Information Retrieval Vs. Data Retrieval

Often there is a confusion about data retrieval and information retrieval. This short post will attempt to clarify the difference between the two. 

Information retrieval (IR) is a field of study dealing with the representation, storage, organization of, and access to documents. The documents may be books, reports, pictures, videos, web pages or multimedia files. The whole point of an IR system is to provide a user easy access to documents containing the desired information. One of the best known example of an IR system is Google search engine. A data retrieval system is a database management system (DBMS).

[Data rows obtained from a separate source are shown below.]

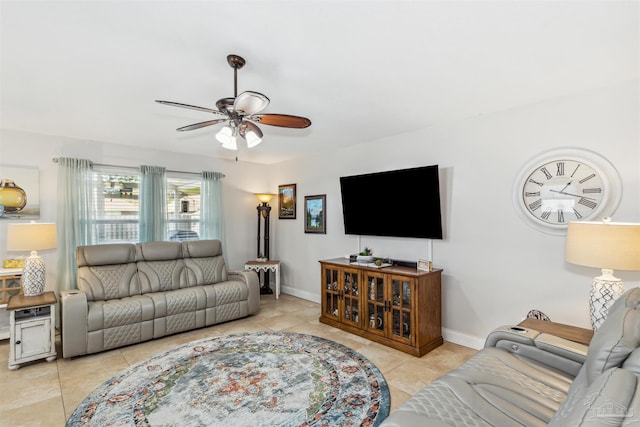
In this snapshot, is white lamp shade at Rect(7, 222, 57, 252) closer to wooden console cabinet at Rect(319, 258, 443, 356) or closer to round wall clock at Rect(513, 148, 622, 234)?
wooden console cabinet at Rect(319, 258, 443, 356)

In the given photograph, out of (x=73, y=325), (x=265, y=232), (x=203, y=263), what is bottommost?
(x=73, y=325)

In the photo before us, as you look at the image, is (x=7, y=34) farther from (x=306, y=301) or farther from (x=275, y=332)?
(x=306, y=301)

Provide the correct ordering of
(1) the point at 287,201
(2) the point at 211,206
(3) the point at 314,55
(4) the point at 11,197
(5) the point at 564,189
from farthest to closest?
(1) the point at 287,201, (2) the point at 211,206, (4) the point at 11,197, (5) the point at 564,189, (3) the point at 314,55

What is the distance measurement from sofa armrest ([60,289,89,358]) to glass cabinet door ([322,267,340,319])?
103 inches

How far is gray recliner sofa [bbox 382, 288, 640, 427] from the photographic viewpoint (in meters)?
0.90

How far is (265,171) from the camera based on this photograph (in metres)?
6.03

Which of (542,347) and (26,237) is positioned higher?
(26,237)

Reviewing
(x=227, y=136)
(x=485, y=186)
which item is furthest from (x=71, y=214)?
(x=485, y=186)

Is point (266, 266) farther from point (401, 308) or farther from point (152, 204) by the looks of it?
point (401, 308)

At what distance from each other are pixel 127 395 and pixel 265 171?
430 cm

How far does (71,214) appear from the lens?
3963 millimetres

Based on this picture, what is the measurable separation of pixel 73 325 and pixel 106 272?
2.71 feet

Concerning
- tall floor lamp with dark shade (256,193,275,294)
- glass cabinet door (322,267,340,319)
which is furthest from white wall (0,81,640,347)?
tall floor lamp with dark shade (256,193,275,294)

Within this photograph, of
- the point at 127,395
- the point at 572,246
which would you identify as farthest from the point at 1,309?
the point at 572,246
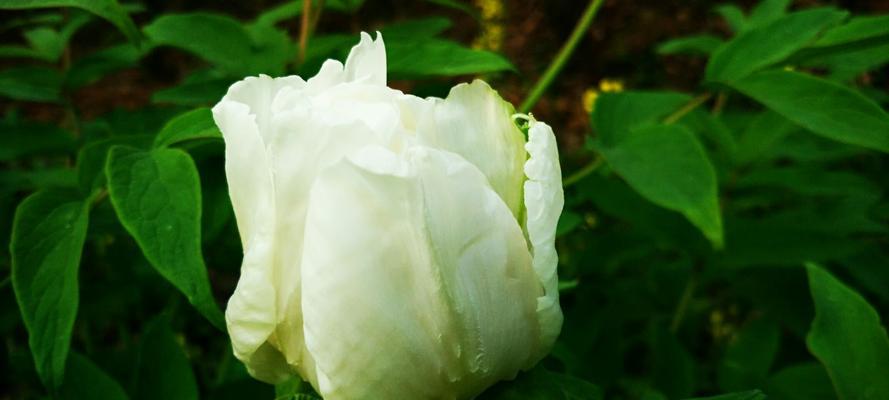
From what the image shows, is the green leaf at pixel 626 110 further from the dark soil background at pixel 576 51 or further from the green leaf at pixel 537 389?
the dark soil background at pixel 576 51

The difference between an information retrieval system and a data retrieval system is that

– IR deals with unstructured/semi-structured data while a data retrieval (a database management system or DBMS) deals with structured data with well-defined semantics

– Querying a DBMS system produces exact/precise results or no results if no exact match is found

– Querying an IR system produces multiple results with ranking. Partial match is allowed.

Document Characterization

Three kinds of characteristics are associated with a document.

    Metadata characterization

This kind of characterization refers to ownership, authorship and other items of information about a document. The Library of Congress subject coding is also an example of metadata. Another example of metadata is the category headings at Internet search engine Yahoo. To standardize category headings, many areas use specific ontologies, which are hierarchical taxonomies of terms describing certain knowledge topics.

    Presentation Characterization

This refers to attributes that control the formatting or presentation of a document.

Content Characterization

This refers to attributes that denote the semantic content of a document. Content characterization is of primary interest in imageIR. The common practice in IR is to represent a textual document by a set of keywords called index terms or simply terms. An index term is a word or a phrase in a document whose semantics give an indication of the document’s theme. The index terms, in general, are mainly nouns because nouns have meaning by themselves.

The same concept can be applied to images/multimedia documents to characterize them in terms of words using the representation known aptly as the Bag of Word (BoW) representation.


However, what are the words for images is a tricky question. One way to define such words for images is through the use of vector quantization which yields a set of code words (A code word is simply an image patch of certain size) that can be used to assemble given images. Once we are able to characterize images in terms of code words, various attributes such as frequencies and joint frequencies of code words occurrences can be computed to group images into meaningful groups. An example of one such grouping is shown in the figure below where the grouping of pictures is shown in the form of a graph.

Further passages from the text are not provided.